Fisco 2026: cosa c'è da sapere
Rottamazione quinquies, riduzione aliquota IRPEF, compensazione dei crediti di imposta, iperammortamento e molto altro
Data19/01/2026
Ecco le principali opportunità e criticità del 2026 in ambito fiscale.
ROTTAMAZIONE QUINQUIES
Introdotta la possibilità di ottenere lo stralcio delle sanzioni e degli interessi e una rateizzazione più lunga (massimo di 54 rate bimestrali) per i carichi affidati all’Agente delle riscossioni relativi al periodo che va dal 1° gennaio 2000 al 31 dicembre 2023.
Sono esclusi dalla rottamazione i debiti relativi a:
- tributi locali (IMU, TARI ecc.), salvo autonome definizioni deliberate dagli enti territoriali.
- multe della polizia locale;
- accertamenti (imposte e contributi richiesti a seguito di accertamento).
- ecc.
Il pagamento può avvenire in un’unica soluzione o a rate. Il mancato pagamento della rata unica o di 2 rate, anche non consecutive, o dell’ultima rata comporta la perdita dei benefici e quanto versato viene considerato un acconto sul debito complessivo.
RIDUZIONE ALIQUOTA IRPEF
Per lo scaglione di reddito compreso tra 28mila e 50mila euro, l’aliquota IRPEF scende dal 35% al 33%. Il risparmio stimato può arrivare a un massimo di 440 euro annui.
CRITICITÀ - I benefici verranno riassorbiti dall’aumento delle addizionali regionali. Inoltre, mentre a livello nazionale le imposte sulle persone fisiche scendono, quelle sulle imprese aumentano (IRAP).
COMPENSAZIONE CREDITI DI IMPOSTA
Eliminata, anche grazie alla CNA, la norma che prevedeva il divieto di utilizzo dei crediti d’imposta fiscali per pagare i debiti contributivi ed INAIL.
IPERAMMORTAMENTO
Tutte le imprese che dal 1° gennaio 2026 al 30 settembre 2028 intendono investire nell’acquisto di beni ad alto contenuto tecnologico e interconnessi ai sistemi aziendali, compresi beni strumentali finalizzati all’autoproduzione di energia da fonti rinnovabili destinata all’autoconsumo, possono ottenere un beneficio fiscale derivante dalla maggiorazione del costo del bene, variabile in base all’entità dell’investimento:
- +180% per investimenti fino a 2,5 milioni di euro
- +100% per investimenti da 2,5 a 10 milioni di euro
- +50% per investimenti oltre i 10 milioni e fino a 20 milioni di euro.

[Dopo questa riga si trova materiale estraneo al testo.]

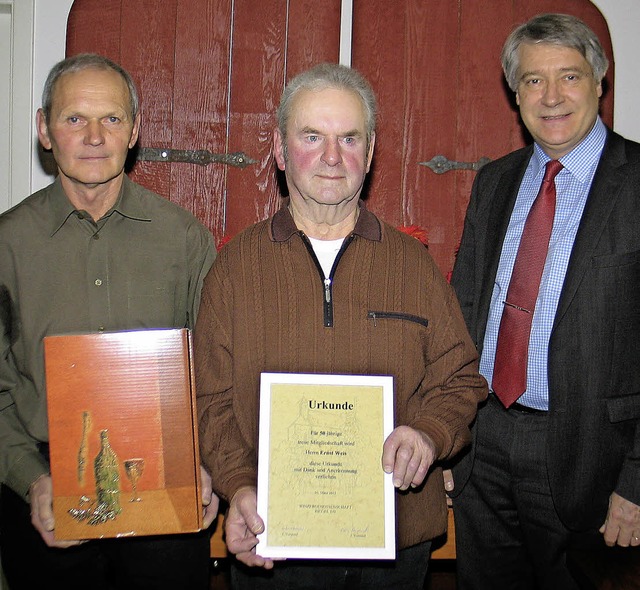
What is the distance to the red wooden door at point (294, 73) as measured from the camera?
2.92m

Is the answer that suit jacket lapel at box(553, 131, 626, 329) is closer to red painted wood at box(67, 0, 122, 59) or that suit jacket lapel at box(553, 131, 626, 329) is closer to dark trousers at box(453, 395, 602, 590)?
dark trousers at box(453, 395, 602, 590)

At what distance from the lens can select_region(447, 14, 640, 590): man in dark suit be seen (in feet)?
6.20

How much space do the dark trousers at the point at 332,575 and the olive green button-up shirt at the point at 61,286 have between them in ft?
2.03

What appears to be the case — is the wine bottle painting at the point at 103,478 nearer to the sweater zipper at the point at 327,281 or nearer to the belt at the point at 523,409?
the sweater zipper at the point at 327,281

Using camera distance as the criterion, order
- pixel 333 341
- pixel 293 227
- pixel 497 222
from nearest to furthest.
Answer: pixel 333 341 → pixel 293 227 → pixel 497 222

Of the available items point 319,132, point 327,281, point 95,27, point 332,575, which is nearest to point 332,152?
point 319,132

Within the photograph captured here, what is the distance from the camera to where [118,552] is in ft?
6.17

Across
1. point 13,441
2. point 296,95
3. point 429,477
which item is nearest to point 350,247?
point 296,95

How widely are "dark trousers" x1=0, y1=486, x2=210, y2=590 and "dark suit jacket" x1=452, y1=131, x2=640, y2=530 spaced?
1058 millimetres

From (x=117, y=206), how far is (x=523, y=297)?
1.20 m

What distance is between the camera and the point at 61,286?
1845 millimetres

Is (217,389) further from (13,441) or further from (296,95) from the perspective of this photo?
(296,95)

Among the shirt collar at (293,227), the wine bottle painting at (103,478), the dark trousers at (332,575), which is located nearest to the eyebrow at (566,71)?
the shirt collar at (293,227)

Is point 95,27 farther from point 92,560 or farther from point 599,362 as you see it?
point 599,362
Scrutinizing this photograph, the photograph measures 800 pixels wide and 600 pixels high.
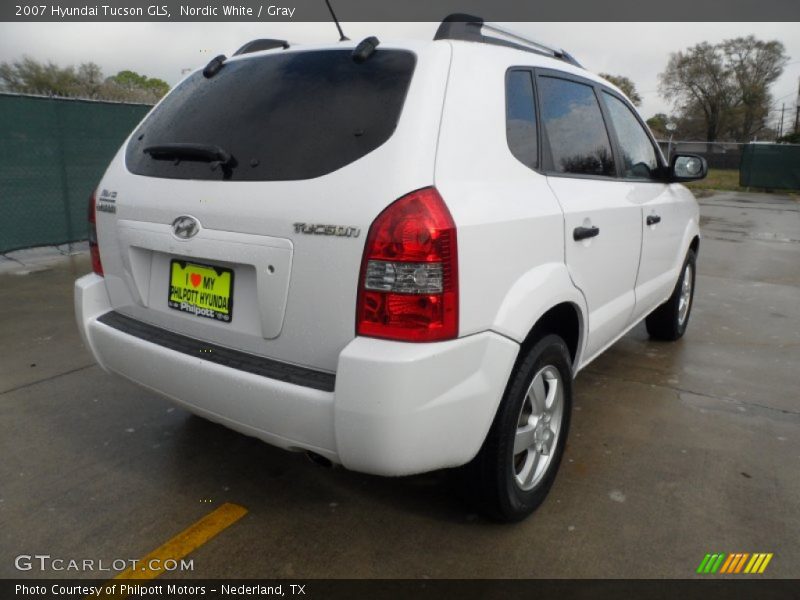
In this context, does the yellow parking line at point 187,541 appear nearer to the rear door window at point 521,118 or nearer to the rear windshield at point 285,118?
the rear windshield at point 285,118

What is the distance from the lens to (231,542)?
2365 mm

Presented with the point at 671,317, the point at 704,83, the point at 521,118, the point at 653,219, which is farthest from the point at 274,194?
the point at 704,83

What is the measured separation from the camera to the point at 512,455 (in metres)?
2.30

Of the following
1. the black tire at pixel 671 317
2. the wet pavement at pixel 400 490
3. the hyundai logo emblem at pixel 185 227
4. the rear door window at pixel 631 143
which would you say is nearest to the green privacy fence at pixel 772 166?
the black tire at pixel 671 317

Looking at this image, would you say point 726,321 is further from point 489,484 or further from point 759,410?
point 489,484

Questa maggiorazione aumenta le quote di ammortamento annuali e, di conseguenza, riduce il reddito imponibile dell’impresa e le imposte IRES/IRPEF. Si tratta quindi di un beneficio non immediato ma spalmato lungo la durata dell’ammortamento del bene.
L’Iperammortamento sostituisce il credito di imposta 4.0 e 5.0 ed è cumulabile con altri incentivi nazionali o europei (purché non si superi il costo sostenuto e non si richieda copertura per le stesse voci di costo).
CRITICITÀ - Sarebbe stato preferibile mantenere i crediti di imposta di Industria 4.0, spalmabili in un massimo di 3 anni, e più facilmente utilizzabili anche in presenza di utili aziendali bassi.
BONUS EDILIZI
Confermate nel 2026 le principali detrazioni fiscali per interventi di ristrutturazione edilizia, efficientamento energetico (ECOBONUS) e riduzione del rischio sismico (SISMABONUS E SISMABONUS ACQUISTI), con aliquote IRPEF al 50% per l’abitazione principale e al 36% per gli altri immobili. Sono confermati anche il Bonus mobili ed elettrodomestici e le relative modalità di fruizione.
Non è stato invece rinnovato il bonus barriere architettoniche.
CRITICITÀ - Trattandosi di una misura confermata per il solo 2026, manca la possibilità per le imprese del settore Costruzioni di programmare l’attività nel medio-lungo periodo.